でも日本企業の多くは、未だにこんな感じ。
「今期は支社として数字が悪かったので、昇給は…」
「チームの雰囲気的に、そこまで評価は…」
「このポジション、急きょ異動でお願いできますか?」
──いやいや、どこが“ジョブ”やねん(笑)
なぜ、そんな“ごっこ”が横行するのか?
答えはシンプルです。
文化が違いすぎるから。
欧米では、ジョブ型は“制度”じゃない。
“文化”として根付いているから、ちゃんと機能するんです。
たとえば…
✅ 雇用の流動性がある
→ 条件が良ければ迷わず転職✅ 個人と企業は対等な契約関係
→ 職務内容や報酬は交渉で決まる✅ 会社に“尽くす”より、自分のキャリアが最優先
✅ ポストと報酬はセット
→ 責任が増えれば、報酬も増えるのが当然
私は、外資系運用会社の仕事も10年近くしてきた。
そこは、まさにジョブ型ど真ん中の世界だった。
「自分の職務はここまで。
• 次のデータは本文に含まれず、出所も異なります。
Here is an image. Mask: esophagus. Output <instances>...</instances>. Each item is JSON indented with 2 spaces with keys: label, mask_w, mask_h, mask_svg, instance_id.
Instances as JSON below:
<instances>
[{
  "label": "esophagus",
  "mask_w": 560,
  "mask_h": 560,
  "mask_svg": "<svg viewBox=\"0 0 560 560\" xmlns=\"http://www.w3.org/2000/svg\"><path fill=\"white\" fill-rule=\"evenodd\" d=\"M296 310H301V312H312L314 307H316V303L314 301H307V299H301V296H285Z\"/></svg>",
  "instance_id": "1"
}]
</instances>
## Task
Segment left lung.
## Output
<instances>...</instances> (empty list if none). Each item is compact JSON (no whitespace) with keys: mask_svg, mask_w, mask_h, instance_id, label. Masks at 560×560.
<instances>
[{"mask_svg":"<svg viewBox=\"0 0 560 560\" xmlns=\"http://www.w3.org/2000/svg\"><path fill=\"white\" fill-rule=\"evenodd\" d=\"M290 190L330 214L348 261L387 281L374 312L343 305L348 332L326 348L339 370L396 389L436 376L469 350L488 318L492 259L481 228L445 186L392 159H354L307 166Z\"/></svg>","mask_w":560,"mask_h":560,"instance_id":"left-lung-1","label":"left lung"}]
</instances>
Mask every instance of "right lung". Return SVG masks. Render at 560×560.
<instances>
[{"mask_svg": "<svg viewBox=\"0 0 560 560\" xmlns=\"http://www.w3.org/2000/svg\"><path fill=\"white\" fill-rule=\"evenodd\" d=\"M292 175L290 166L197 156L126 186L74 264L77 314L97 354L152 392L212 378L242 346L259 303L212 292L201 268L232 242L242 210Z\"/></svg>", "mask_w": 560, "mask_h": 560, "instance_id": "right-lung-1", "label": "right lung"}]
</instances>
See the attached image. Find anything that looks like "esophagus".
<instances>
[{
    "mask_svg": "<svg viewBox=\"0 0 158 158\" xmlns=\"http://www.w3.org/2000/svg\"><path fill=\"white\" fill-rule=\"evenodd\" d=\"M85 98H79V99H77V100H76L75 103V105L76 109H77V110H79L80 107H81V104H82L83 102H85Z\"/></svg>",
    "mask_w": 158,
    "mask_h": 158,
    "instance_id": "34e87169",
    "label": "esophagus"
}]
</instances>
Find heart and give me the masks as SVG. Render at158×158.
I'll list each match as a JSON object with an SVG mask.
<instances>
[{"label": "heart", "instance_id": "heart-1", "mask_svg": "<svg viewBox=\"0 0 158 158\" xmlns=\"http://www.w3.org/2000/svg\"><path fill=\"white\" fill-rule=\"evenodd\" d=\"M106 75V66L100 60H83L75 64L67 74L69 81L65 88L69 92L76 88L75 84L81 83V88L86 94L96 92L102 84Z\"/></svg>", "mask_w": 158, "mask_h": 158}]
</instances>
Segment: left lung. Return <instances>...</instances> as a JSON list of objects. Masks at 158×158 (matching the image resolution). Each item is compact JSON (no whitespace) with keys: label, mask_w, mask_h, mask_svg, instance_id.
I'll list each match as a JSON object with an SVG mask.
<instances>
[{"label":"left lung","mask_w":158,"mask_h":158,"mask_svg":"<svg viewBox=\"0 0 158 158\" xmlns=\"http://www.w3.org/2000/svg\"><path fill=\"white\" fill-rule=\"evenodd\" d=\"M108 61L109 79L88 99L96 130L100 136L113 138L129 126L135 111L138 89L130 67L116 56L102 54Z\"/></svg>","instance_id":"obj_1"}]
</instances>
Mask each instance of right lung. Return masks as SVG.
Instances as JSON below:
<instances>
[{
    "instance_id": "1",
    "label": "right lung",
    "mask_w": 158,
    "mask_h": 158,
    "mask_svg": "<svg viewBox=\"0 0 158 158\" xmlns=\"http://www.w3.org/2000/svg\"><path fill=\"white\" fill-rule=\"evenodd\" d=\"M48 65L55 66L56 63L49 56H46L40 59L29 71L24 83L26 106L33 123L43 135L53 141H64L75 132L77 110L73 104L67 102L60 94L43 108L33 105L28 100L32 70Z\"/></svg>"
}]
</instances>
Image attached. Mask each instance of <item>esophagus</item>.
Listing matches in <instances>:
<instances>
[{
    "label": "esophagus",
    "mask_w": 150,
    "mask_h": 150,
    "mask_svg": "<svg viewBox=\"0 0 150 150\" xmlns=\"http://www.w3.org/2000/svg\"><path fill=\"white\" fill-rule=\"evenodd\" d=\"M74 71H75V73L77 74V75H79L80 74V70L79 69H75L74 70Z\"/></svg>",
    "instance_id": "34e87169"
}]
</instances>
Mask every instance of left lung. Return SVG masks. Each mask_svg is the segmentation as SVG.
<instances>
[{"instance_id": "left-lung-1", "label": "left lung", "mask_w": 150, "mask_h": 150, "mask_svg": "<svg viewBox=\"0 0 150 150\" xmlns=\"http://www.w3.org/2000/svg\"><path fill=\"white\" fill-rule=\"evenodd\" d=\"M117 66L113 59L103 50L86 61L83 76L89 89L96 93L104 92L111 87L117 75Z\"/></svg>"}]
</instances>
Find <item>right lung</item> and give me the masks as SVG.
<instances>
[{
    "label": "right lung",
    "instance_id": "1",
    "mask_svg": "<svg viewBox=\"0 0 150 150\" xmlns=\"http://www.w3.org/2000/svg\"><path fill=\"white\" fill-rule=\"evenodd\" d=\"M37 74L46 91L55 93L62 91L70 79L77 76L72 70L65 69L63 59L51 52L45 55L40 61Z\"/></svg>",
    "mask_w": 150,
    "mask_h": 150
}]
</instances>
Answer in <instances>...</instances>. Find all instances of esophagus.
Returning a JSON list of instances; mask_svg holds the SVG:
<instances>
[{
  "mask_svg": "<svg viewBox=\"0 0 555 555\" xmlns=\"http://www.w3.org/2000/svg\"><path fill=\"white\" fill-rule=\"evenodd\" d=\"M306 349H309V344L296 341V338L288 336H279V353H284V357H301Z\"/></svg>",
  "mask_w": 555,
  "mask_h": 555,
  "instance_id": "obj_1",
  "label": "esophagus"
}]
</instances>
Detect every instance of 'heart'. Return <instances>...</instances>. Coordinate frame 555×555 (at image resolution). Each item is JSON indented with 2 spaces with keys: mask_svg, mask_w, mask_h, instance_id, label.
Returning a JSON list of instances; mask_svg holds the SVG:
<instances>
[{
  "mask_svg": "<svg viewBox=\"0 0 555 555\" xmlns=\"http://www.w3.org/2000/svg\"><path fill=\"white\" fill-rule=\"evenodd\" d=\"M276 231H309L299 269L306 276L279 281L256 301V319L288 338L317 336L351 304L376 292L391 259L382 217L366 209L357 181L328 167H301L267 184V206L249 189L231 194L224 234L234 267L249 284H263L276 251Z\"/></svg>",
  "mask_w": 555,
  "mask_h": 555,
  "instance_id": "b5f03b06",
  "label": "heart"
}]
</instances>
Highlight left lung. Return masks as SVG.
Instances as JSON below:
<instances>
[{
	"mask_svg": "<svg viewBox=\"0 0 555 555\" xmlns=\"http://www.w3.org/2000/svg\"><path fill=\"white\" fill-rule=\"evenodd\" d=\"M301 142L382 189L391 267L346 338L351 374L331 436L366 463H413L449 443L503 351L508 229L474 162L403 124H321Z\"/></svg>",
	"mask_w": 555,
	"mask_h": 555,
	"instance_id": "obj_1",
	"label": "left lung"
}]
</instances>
評価も明確。
成果を出せば仕事は続けられるし、ダメなら契約終了。それだけ。」
シンプルで、むしろ清々しいルール。
一方、日本ではどうか?
💼 終身雇用を前提にした曖昧な職務
🔄 勝手な異動、意味不明な配置換え
👥 評価は「支社の数字」「課の空気」「上司の好み」
🧎♂️ “出る杭は打たれる”文化
これで「ジョブ型導入しました」って言われても、
腹抱えて笑うしかない。
さらにややこしいのが、労働組合の存在
ジョブ型って、職務と成果に応じて報酬を決める制度のはず。
でも現実は?
組合が「全社員一律ベースアップ」を交渉。
評価基準は「年齢」「年次」「役職」ベース。
「成果」じゃなく「在籍年数」「雰囲気」「横並び」で昇給が決まる。
つまり、「会社に長くいること」が目的化してる。
それって完全に、ジョブ型と矛盾してる。
ジョブ型って、本来は──
「会社に居続ける人」じゃなくて、「価値を生み出す人」に報酬を与える制度のはず。
でも今の日本企業の多くは、
**「ジョブ型の皮をかぶった、昭和型の働かせ方」**にすぎない。
結局、問題は制度ではなく「文化」なんです。
「ジョブ型を導入した」
「成果で評価するようにした」
「職務記述書をつくった」
──それで制度だけ整えた気になっても、
中の人間の価値観・空気・判断軸が昭和のままだったら、全部ごっこ。
だから僕はこう言いたい。
「制度より先に、“働く文化”を変える覚悟があるのか?」
社員に「自律しろ」「覚悟を持て」と言う前に、
企業の側こそが問われている。
空気で評価する文化をやめられるか?
成果で判断するマネジメントに変えられるか?
人事権を緩めて、職務ベースでの関係を受け入れられるか?
この覚悟がないまま「うちはジョブ型です」って言われても──
私たちはもう、そのごっこ遊びに付き合う時間はない。
制度じゃない。文化だ。
そして文化を変えるのは、マニュアルでも改革プランでもない。
その会社にいる「人」の覚悟と行動だと、私は思っている。